Kim Warren on Strategy
Strategy insights and living business models
A dynamic model IS how the business works
There's much excitement about how AI can explain anything for us. And that includes how the business works and how to manage it better.
I have said before that any enterprise is a system that we designed. We know all the pieces that make it up, and all the processes by which those pieces work together. OK, some elements are not totally in our hands - like why customers and staff behave as they do. But we even understand those well enough to work with.
We already have an explanation for how the business works
And when we put together a digital-twin, dynamic business model (DBM), we are capturing exactly that system - all of its parts and how they work together.
Most causal relationships in a DBM are simply stated in everyday language, easily restated in trivial arithmetic.
Here's the model from last time (explained here), about how under-hiring hits service quality, annoying customers, hurting our reputation and later hitting our revenue.

Here's the first few lines of that model ...
"customers(this week)" = "customers(last week)" + "customers won/week" - "customers lost/week"
"customers won/week" = "customers won/week if OK reputation" * "reputation"

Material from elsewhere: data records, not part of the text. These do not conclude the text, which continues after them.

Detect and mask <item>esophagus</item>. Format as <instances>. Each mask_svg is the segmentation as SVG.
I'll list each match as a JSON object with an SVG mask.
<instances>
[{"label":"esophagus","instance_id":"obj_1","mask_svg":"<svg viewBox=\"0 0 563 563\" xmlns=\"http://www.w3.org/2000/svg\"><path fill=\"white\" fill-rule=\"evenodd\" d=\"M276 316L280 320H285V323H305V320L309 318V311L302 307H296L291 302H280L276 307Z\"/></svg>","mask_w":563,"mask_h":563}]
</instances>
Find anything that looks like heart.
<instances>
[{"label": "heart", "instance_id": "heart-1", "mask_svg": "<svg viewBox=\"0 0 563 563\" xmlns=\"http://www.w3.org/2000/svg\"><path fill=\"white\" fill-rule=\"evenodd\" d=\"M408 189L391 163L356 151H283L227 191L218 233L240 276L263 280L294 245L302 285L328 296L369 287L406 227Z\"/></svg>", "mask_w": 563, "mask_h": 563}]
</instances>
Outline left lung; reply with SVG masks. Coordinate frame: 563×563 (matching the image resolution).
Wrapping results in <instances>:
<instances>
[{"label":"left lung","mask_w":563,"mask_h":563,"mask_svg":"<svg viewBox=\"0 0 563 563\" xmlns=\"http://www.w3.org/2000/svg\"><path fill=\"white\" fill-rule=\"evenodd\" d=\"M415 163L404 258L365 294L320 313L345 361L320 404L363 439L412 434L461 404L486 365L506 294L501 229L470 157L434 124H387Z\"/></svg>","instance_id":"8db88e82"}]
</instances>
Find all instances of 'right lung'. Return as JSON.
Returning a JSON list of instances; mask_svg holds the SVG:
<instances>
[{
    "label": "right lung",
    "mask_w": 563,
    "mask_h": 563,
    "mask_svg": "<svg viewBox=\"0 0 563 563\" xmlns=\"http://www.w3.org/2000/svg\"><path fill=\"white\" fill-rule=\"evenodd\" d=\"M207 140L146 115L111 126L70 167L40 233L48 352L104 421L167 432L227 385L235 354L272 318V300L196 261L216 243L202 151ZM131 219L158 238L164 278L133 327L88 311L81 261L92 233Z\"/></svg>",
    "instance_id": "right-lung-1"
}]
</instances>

"customers lost/week" = " customers" * "% customers lost/week"/100
What's that in total? - just 23 items explaining some complex reality. OK, it's not quite so simple. The expressions need a little more to work right, e.g. to make customer losses escalate faster as reputation falls. Some relationships may be "looked up" rather than calculated, e.g. how customer losses rise as their annoyance level increases. And we may need some simple research, e.g. how exactly does customer annoyance build up as they suffer poor service experiences? ... but we would have to do those things for a spreadsheet model in any case.
... and the explanation is in near-natural language
Notice how those 3 lines in the dynamic model are very nearly the natural human language we would write down. We could even build a very simple parser that would, for example, replace ' * ' with 'multiplied by' or replace ' MIN (X, Y)' with 'whichever is the lower of X and Y'. Then we would have written out a completely accurate - and quantified - story of how the situation actually works.
Here's the relationship between a DBM, a spreadsheet alternative and a written-out story of how that system works.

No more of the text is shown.